Data Technet

Thursday, 24 April 2025

Inside Spark Joins: A Deep Dive into Physical Join Strategies

Joins are central to transforming and analyzing data. In Apache Spark—a distributed data processing engine—the efficiency of a join can vary dramatically based on the physical execution strategy chosen. This blog demystifies Spark's physical join strategies and offers real-world comparisons with SQL Server join techniques to help engineers design better-performing data pipelines.

Understanding Broadcast and Shuffle in Spark

Before diving into the physical join types, it's important to understand the two fundamental mechanisms Spark uses to move and access data:

Broadcast

Broadcasting sends a small table to all worker nodes, avoiding shuffle. Ideal for cases where one dataset is significantly smaller than the other. (Azure Synapse Parallel: In Synapse Dedicated SQL Pools, this is equivalent to using replicated tables to minimize data movement during joins.)

Shuffle

Shuffling is the redistribution of data across nodes based on join keys so that matching keys co-locate on the same partition. This process is expensive due to the network and disk I/O it requires.

Join Strategies in Apache Spark

Spark uses its Catalyst Optimizer to select an appropriate physical join strategy based on dataset size, partitioning, and statistics.

1️⃣ Broadcast Hash Join (BHJ)

A fast, memory-efficient join used when one of the tables is small enough to be broadcast across the cluster. This avoids the need to shuffle the larger table, making execution significantly faster.

When to Use:

When one side of the join is small (default: <10MB).

How It Works:

Spark broadcasts the smaller dataset to every executor.
Each executor builds a hash map from the broadcasted table.
The larger dataset is scanned locally against the hash map.

Performance:

Fastest join method.
Avoids shuffles but relies on memory availability.

spark.conf.set("spark.sql.autoBroadcastJoinThreshold", "10MB")
SELECT /*+ BROADCAST(dim_table) */ * FROM fact_table JOIN dim_table ON ...

SQL Server Analogy: Like an indexed nested loop join using an in-memory hash structure.

️2️⃣ Shuffle Hash Join (SHJ)

A suitable join strategy when both datasets are large and unsorted.
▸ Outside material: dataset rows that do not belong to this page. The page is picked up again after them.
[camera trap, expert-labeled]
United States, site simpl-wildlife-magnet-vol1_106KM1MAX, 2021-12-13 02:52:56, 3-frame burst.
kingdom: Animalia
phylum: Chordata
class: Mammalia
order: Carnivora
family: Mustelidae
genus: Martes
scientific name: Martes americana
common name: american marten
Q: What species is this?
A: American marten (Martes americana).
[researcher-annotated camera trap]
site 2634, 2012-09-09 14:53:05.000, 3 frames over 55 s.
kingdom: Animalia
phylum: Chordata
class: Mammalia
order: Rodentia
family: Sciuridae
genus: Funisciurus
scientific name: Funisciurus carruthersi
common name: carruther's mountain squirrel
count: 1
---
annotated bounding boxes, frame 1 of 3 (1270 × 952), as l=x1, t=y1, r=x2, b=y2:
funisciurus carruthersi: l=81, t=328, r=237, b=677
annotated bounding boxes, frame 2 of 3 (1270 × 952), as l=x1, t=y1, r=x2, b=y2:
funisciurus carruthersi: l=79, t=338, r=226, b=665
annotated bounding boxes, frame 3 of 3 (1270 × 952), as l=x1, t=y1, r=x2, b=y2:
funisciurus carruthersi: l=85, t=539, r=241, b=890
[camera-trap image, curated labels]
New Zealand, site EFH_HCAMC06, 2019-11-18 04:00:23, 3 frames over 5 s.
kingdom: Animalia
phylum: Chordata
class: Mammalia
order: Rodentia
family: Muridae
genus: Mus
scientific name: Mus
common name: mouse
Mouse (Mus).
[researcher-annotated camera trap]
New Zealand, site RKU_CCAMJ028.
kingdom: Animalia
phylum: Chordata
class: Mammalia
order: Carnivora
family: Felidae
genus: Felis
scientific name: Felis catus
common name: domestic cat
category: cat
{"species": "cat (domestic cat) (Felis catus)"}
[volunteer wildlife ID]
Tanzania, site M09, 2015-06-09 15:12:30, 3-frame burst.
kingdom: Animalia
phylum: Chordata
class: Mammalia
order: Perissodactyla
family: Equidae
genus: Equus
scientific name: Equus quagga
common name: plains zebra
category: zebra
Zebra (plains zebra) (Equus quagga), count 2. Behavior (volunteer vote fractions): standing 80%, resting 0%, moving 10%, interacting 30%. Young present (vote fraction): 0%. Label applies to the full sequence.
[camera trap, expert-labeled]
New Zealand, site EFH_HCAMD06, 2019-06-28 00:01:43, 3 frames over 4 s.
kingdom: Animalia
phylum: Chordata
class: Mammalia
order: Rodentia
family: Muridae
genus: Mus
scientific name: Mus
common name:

Spark redistributes data by the join key and builds in-memory hash tables on each partition.

When to Use:

Both datasets are large.
Sorting is unnecessary or disabled.

How It Works:

Spark shuffles both datasets by the join key.
On each partition, it builds a hash table on one side and probes it with the other.

Performance:

Involves full cluster shuffle.
Risk of out-of-memory errors if hash tables grow too large.

SQL Server Analogy: Resembles a standard hash join but distributed.

3️⃣ Sort-Merge Join (SMJ)

An efficient join for large datasets that can be sorted. It relies on sorted inputs and merges them like a traditional merge-sort algorithm, making it suitable for massive volumes.

When to Use:

Both sides of the join are large and sortable.

How It Works:

Spark shuffles and sorts both sides by the join key.
Sorted datasets are merged similarly to merge-sort.

Performance:

CPU intensive due to sort operation.
More stable than SHJ for large datasets.

spark.conf.set("spark.sql.join.preferSortMergeJoin", true)

SQL Server Analogy: Like a merge join on sorted indexes.

4️⃣ Cartesian Join

A full cross-product join with no join condition provided. Every row from the first table is paired with every row from the second, generating a large result set.

When to Use:

When no join condition is specified.

How It Works:

Every row of the first dataset is joined with every row of the second.

Performance:

Extremely costly (O(n*m) complexity).
Use with caution.

SQL Server Analogy: Equivalent to CROSS JOIN.

Real-World Join Scenarios

BHJ: Lookup product details (small) for each sales transaction (large).
SHJ: Joining large raw logs from different systems without indexes.
SMJ: Merging time-series data from two high-volume sources.
Cartesian Join: Creating all pair combinations for recommender systems.

Common Developer Pitfalls

Skewed keys causing large shuffles → Use .repartition() or salting.
Unexpected Cartesian joins due to missing conditions → Always validate join keys.
Broadcast tables exceeding memory → Monitor sizes, set thresholds.
Poor stats lead to bad plans → Use ANALYZE TABLE regularly.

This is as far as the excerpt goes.